**Selected text:**
=== Begin Enclosure ===
This collection contains correspondence, reports, committee materials, speeches, lectures, presentation notes, manuscript materials, research files, and grant files belonging to David E. Yount, primarily during his tenure at the University of Hawaii. Many papers, speeches, and lectures are located in folders related to conferences, annual meetings, and workshops that Yount attended. Major subjects include diving, acoustics, decompression, decompression sickness, high-energy physics, and diving physiology. Materials range in date from 1862 to 2000, the majority of the papers are from the years 1975 to 2000.
David Eugene Yount was born in Prescott, Arizona on June 5 1935, the oldest of four children. He was valedictorian at Scottsdale High School (1953) and received a full scholarship to college. He earned his bachelor's degree from the California Institute of Technology (1957) where he graduated with honors. He received his master's (1959) and doctor's degrees (1963) from Stanford University, where he was honored with a membership into Sigma Xi and received a Minnesota Mining and Manufacturing Postdoctoral Fellowship in Orsay, France (1964-1965).
Yount began his educational career as an instructor and assistant professor at Princeton University (1962 until 1964). Following this position, Yount worked at the Stanford Linear Accelerator Center (1965-1969). Returning to the classroom, he became an associate professor of physics at the University of Hawaii (1969) and was promoted to full professor in 1972. He served as chairman of the Department of Physics and Astronomy (1979-1984) and was acting assistant vice president for academic affairs (1985). From 1986 to 1995, Yount was the vice president for research and graduate education.
=== End Enclosure ===
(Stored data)
=== Begin Enclosure ===
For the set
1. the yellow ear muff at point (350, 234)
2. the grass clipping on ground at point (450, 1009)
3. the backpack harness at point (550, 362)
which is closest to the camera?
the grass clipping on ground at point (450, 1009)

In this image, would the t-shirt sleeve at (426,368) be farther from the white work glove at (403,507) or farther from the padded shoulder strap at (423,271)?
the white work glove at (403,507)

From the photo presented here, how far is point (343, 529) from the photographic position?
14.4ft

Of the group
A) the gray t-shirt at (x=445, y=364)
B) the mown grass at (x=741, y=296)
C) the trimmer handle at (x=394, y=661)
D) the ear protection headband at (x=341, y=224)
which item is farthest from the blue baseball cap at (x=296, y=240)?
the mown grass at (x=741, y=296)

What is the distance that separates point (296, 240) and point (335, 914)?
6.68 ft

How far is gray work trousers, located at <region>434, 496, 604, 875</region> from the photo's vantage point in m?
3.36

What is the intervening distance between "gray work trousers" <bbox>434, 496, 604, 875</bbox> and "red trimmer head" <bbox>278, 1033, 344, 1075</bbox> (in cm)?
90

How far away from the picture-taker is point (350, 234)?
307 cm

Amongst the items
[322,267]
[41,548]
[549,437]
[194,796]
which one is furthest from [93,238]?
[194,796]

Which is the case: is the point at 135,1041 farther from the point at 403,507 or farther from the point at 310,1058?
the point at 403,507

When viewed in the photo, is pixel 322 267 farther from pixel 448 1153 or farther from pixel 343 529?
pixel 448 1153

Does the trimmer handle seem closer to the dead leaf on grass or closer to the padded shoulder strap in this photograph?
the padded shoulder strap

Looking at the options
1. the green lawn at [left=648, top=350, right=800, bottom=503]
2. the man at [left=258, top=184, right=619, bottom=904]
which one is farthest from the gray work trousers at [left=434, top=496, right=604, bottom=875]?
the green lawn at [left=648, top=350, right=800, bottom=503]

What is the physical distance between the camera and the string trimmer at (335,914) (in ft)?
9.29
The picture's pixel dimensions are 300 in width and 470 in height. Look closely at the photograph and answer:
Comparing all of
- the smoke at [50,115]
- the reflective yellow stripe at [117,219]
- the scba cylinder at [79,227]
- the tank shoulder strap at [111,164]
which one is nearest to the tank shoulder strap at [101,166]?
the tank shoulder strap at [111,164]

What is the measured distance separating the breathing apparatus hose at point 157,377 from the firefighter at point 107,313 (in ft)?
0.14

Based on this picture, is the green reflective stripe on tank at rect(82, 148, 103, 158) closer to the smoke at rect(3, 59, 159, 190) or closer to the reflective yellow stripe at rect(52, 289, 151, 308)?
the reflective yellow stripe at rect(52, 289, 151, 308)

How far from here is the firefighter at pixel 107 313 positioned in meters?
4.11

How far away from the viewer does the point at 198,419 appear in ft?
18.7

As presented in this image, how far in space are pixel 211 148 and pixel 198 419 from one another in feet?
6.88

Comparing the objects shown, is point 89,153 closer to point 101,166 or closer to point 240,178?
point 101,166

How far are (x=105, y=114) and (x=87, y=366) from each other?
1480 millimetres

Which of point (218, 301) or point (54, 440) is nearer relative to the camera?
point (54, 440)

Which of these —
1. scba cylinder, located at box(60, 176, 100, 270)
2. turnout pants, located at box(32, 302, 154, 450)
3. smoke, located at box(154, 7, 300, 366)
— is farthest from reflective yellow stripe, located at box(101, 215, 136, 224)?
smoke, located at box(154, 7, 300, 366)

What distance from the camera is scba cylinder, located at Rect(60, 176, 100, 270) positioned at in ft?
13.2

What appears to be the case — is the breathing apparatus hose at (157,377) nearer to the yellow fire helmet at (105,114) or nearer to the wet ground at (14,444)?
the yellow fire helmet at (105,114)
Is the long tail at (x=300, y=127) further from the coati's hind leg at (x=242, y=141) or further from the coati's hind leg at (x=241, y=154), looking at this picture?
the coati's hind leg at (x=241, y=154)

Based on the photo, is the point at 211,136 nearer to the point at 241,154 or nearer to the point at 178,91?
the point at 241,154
=== End Enclosure ===
=== Begin Enclosure ===
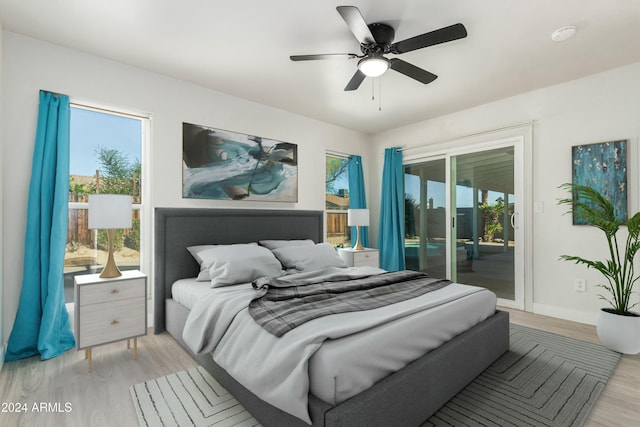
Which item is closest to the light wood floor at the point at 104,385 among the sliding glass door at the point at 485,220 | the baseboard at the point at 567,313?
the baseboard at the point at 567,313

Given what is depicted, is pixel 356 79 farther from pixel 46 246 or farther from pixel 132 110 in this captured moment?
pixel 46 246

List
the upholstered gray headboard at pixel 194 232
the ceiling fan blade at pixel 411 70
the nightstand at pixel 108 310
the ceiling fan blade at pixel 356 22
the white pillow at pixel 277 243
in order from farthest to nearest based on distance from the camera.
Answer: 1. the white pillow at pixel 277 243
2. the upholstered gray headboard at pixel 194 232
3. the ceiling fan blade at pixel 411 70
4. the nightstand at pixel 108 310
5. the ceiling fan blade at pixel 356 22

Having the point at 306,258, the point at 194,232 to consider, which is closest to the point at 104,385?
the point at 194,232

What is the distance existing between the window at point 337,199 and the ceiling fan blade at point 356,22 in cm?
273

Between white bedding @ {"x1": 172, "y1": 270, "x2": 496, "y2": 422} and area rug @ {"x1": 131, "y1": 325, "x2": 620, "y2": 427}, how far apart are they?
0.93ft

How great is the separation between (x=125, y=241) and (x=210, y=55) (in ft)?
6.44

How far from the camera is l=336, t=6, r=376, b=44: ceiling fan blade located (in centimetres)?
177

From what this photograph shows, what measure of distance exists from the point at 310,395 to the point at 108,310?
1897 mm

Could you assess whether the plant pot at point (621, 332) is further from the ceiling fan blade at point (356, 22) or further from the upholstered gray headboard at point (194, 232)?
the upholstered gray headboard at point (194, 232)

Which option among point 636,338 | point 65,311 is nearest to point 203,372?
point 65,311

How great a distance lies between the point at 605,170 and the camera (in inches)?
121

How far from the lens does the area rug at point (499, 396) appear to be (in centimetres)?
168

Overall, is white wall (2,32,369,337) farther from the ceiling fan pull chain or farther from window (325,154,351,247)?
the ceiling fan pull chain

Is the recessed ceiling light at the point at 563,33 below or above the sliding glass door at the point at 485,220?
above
=== End Enclosure ===
**Task instructions:**
1. Write out the stretch of the passage on David E. Yount from "This collection contains" through "1975 to 2000.".
2. Answer these questions using the passage on David E. Yount:
(a) In what town and state was Yount born?
(b) From which years do most of the papers in the collection date?
(c) During which years did Yount chair the Department of Physics and Astronomy?
3. Proceed with the passage on David E. Yount, picking up after its final sentence.
The stored data is separate material and has no connection to the passage on David E. Yount.

**Responses to the exercise:**
1.
This collection contains correspondence, reports, committee materials, speeches, lectures, presentation notes, manuscript materials, research files, and grant files belonging to David E. Yount, primarily during his tenure at the University of Hawaii. Many papers, speeches, and lectures are located in folders related to conferences, annual meetings, and workshops that Yount attended. Major subjects include diving, acoustics, decompression, decompression sickness, high-energy physics, and diving physiology. Materials range in date from 1862 to 2000, the majority of the papers are from the years 1975 to 2000.

2.
(a) Prescott, Arizona
(b) 1975 to 2000
(c) 1979 to 1984

3.
In 1974, he began a series of experimental and theoretical investigations on decompression sickness (commonly referred to as "the bends"). In the course of this work, Yount developed a theoretical model describing the nuclei that initiate bubble formation in watery substances, including blood and tissue. He then used this model to predict the onset of decompression sickness in salmon, rats, and humans, and to calculate a new set of diving tables. He received the Stover-Link Award of the Undersea and Hyperbaric Medical Society in 1987 for this work.
Yount authored and co-authored more than 150 research papers on high-energy physics, diving medicine, acoustics, and surface chemistry. He belonged to numerous professional organizations, including the American Physical Society, the American Chemical Society, the Undersea and Hyperbaric Medical Society, the American Association of University Professors, and Sigma Xi.
Dr. Yount died in 2000. He was survived by his wife, Christel, and four children.